In Pender County, North Carolina, a woman suffered a fatal heart attack; paramedics trying to reach her were blocked by debris. A fourth victim was killed in Lenoir County while plugging in a generator, according to the governor’s office.

“To those in the storm’s path, if you can hear me, please stay sheltered in place,” North Carolina Governor Roy Cooper said at a news conference in Raleigh, adding that Florence would “continue its violent grind across the state for days.”

 Florence had been a Category 3 hurricane with 120-mph winds on Thursday, but dropped to Category 1 before coming ashore.

After landfall, Florence slowed to a pace that would see the system likely lingering for days.
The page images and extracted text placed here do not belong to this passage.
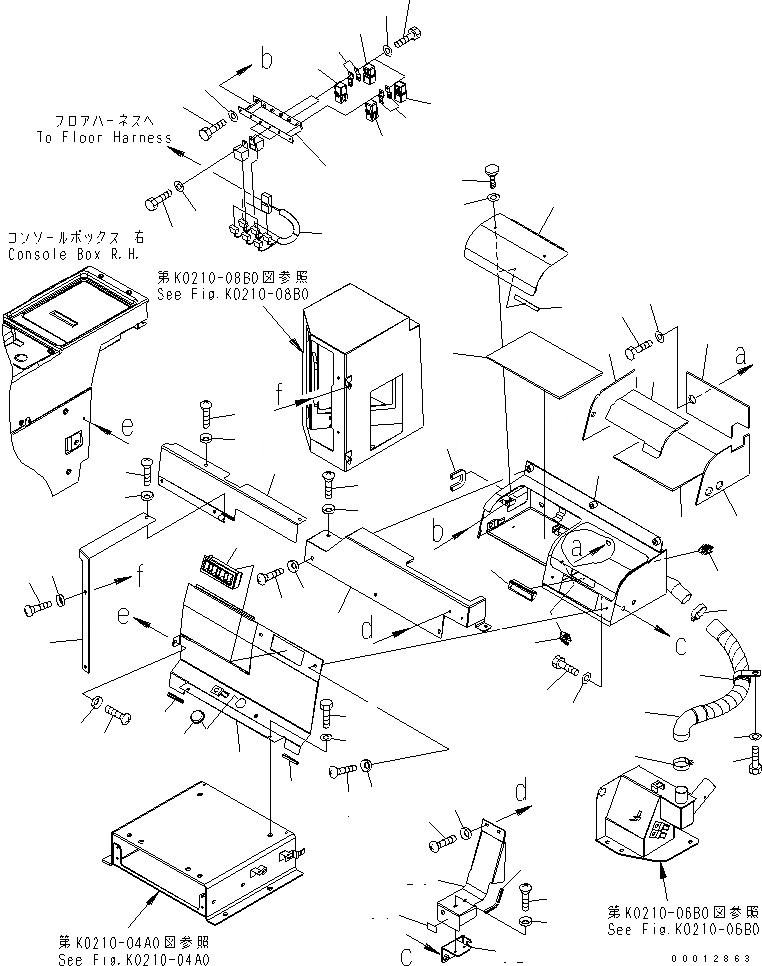 b
フロアハーネスへ
To Floor Harness
コンソールボックス 右
Console Box R.H.
第K0210-08B0図参照
See Fig.K0210-08B0
a
f
e
b
a
f
e
d
c
d
c
第K0210-04A0図参照
See Fig.K0210-04A0
第K0210-06B0図参照
See Fig.K0210-06B0
00012863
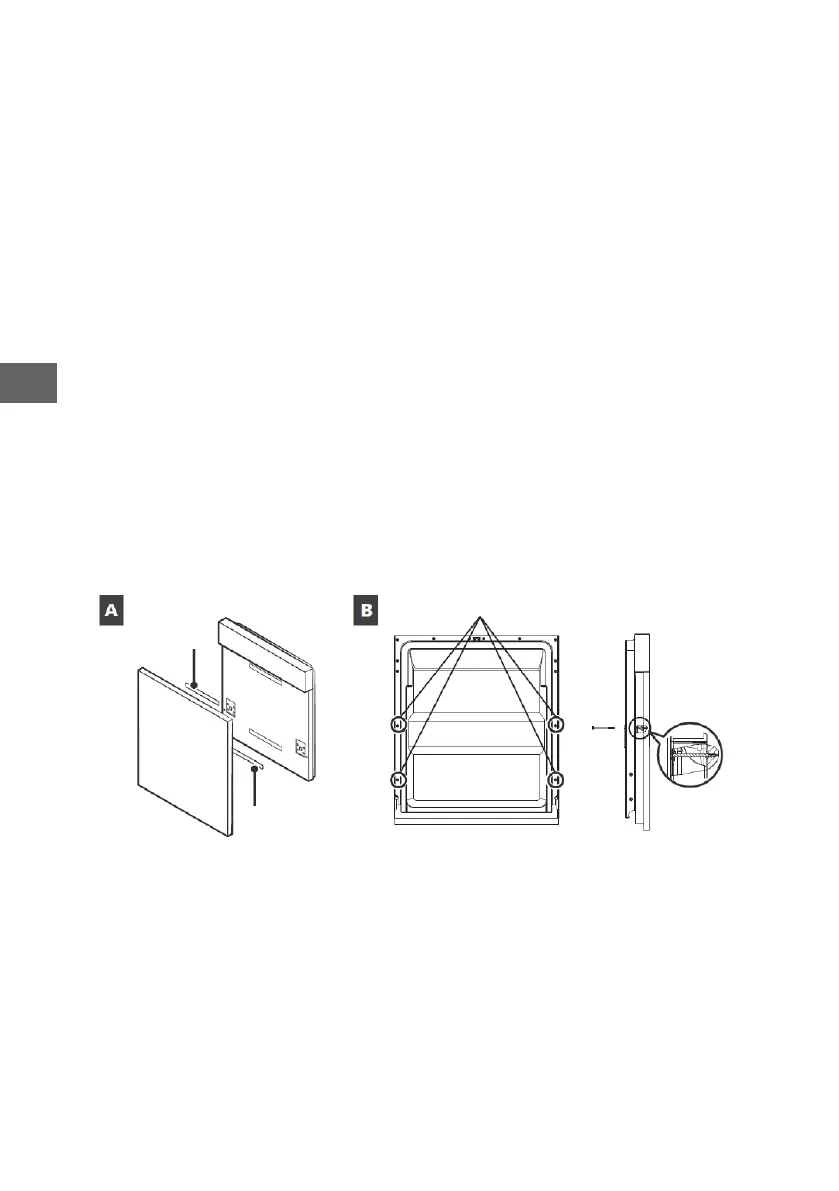 A

B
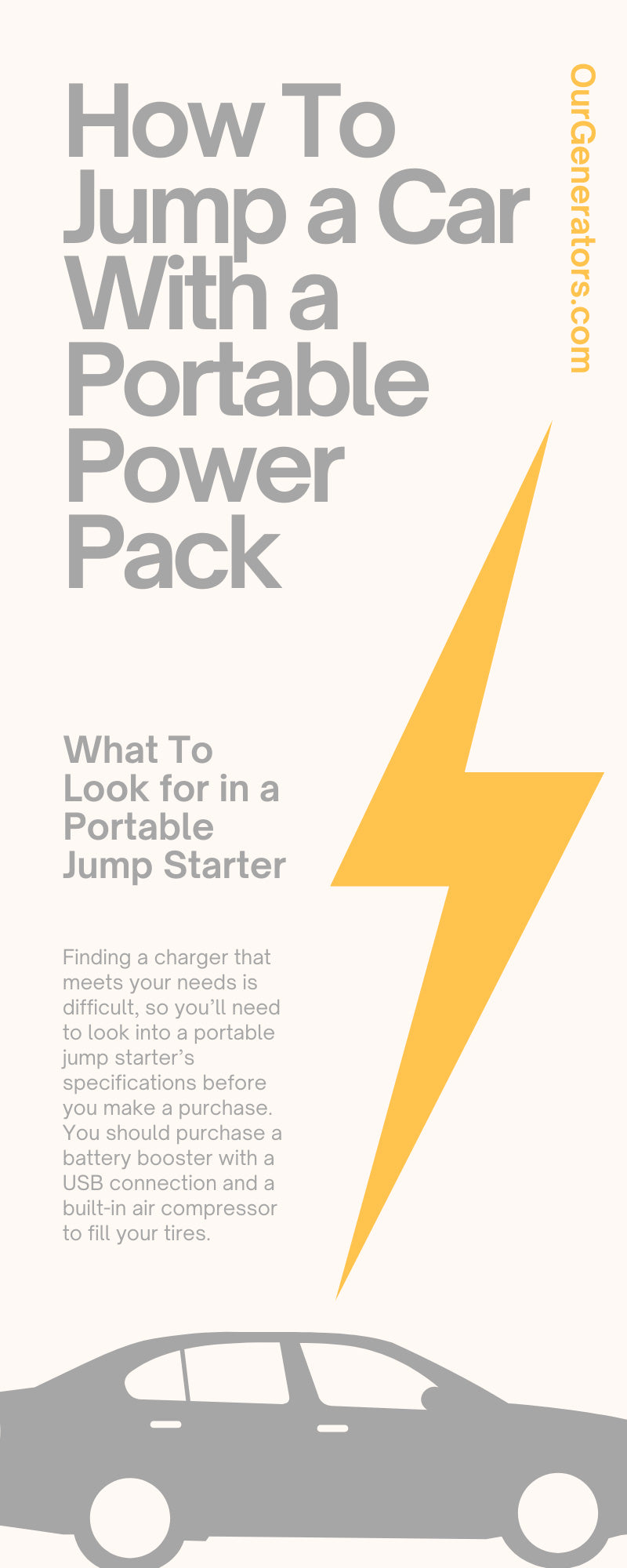 How To Jump a Car With a Portable Power Pack

OurGenerators.com

What To Look for in a Portable Jump Starter

Finding a charger that meets your needs is difficult, so you'll need to look into a portable jump starter's specifications before you make a purchase. You should purchase a battery booster with a USB connection and a built-in air compressor to fill your tires.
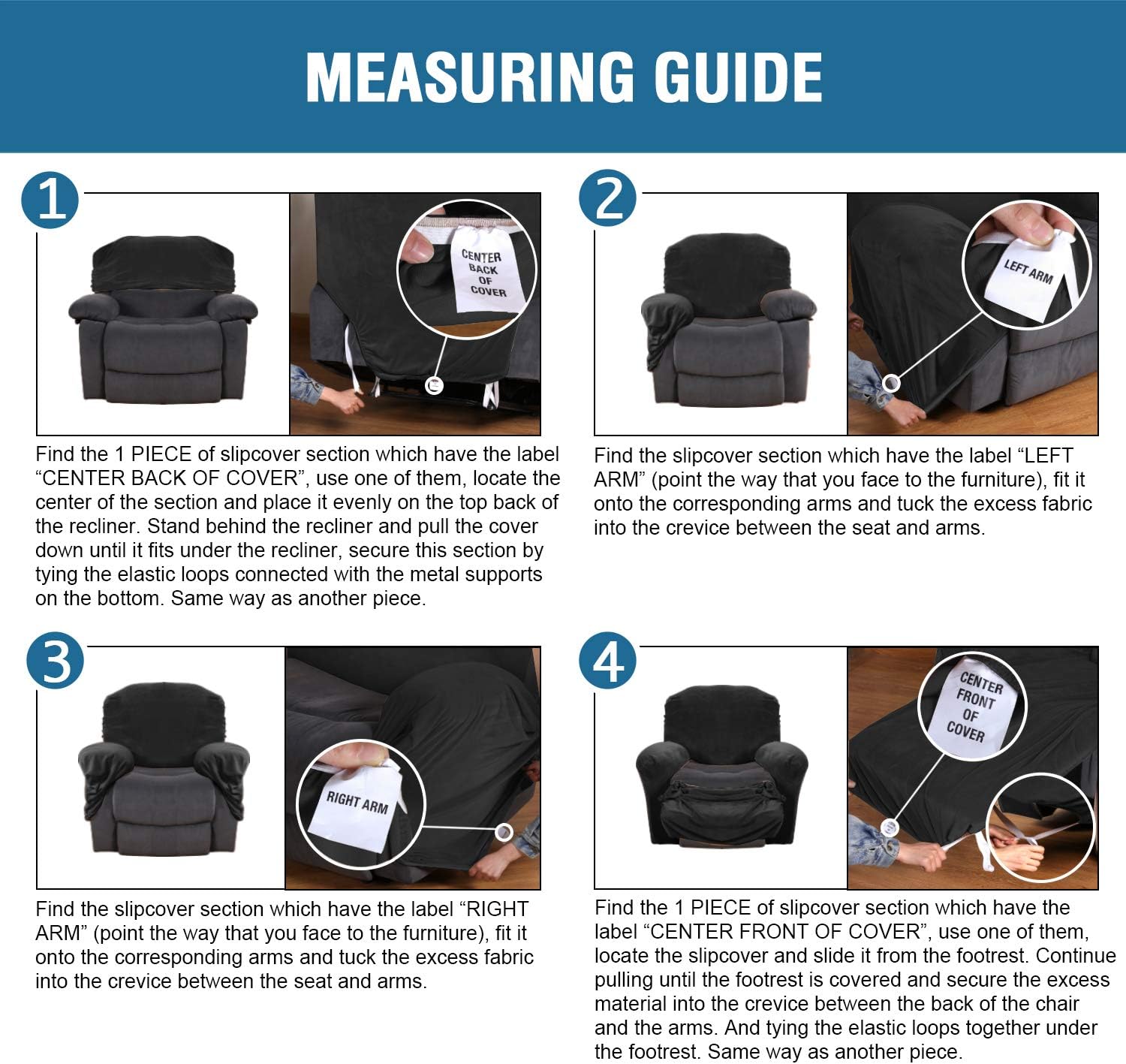 MEASURING GUIDE

1

CENTER BACK OF COVER

Find the 1 PIECE of slipcover section which have the label “CENTER BACK OF COVER”, use one of them, locate the center of the section and place it evenly on the top back of the recliner. Stand behind the recliner and pull the cover down until it fits under the recliner, secure this section by tying the elastic loops connected with the metal supports on the bottom. Same way as another piece.

2

LEFT ARM

Find the slipcover section which have the label “LEFT ARM” (point the way that you face to the furniture), fit it onto the corresponding arms and tuck the excess fabric into the crevice between the seat and arms.

3

RIGHT ARM

Find the slipcover section which have the label “RIGHT ARM” (point the way that you face to the furniture), fit it onto the corresponding arms and tuck the excess fabric into the crevice between the seat and arms.

4

CENTER FRONT OF COVER

Find the 1 PIECE of slipcover section which have the label “CENTER FRONT OF COVER”, use one of them, locate the slipcover and slide it from the footrest. Continue pulling until the footrest is covered and secure the excess material into the crevice between the back of the chair and the arms. And tying the elastic loops together under the footrest. Same way as another piece.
The National Hurricane Center downgraded it to a tropical storm but said life-threatening storm surges and catastrophic freshwater flooding were expected over portions of North and South Carolina.

The storm surge, water pushed by a storm over land that would normally be dry, “overwhelmed” the town of New Bern at the confluence of the Neuse and Trent rivers, Cooper said.

Parts of North and South Carolina were forecast to get as much as 40 inches of rain (1 meter).

More than 60 people, including many children, were evacuated from a hotel in Jacksonville, North Carolina, after strong winds caused parts of the roof to collapse. Many of the evacuees had pets with them.

Maysie Baumgardner, 7, sheltered with her family at the Hotel Ballast in downtown Wilmington as Florence’s floodwaters filled the streets. “I’m a little bit scared right now,” she said, “but I have my iPad and I’m watching Netflix.”

Cooper said Florence was expected to cover almost all of North Carolina in several feet of water.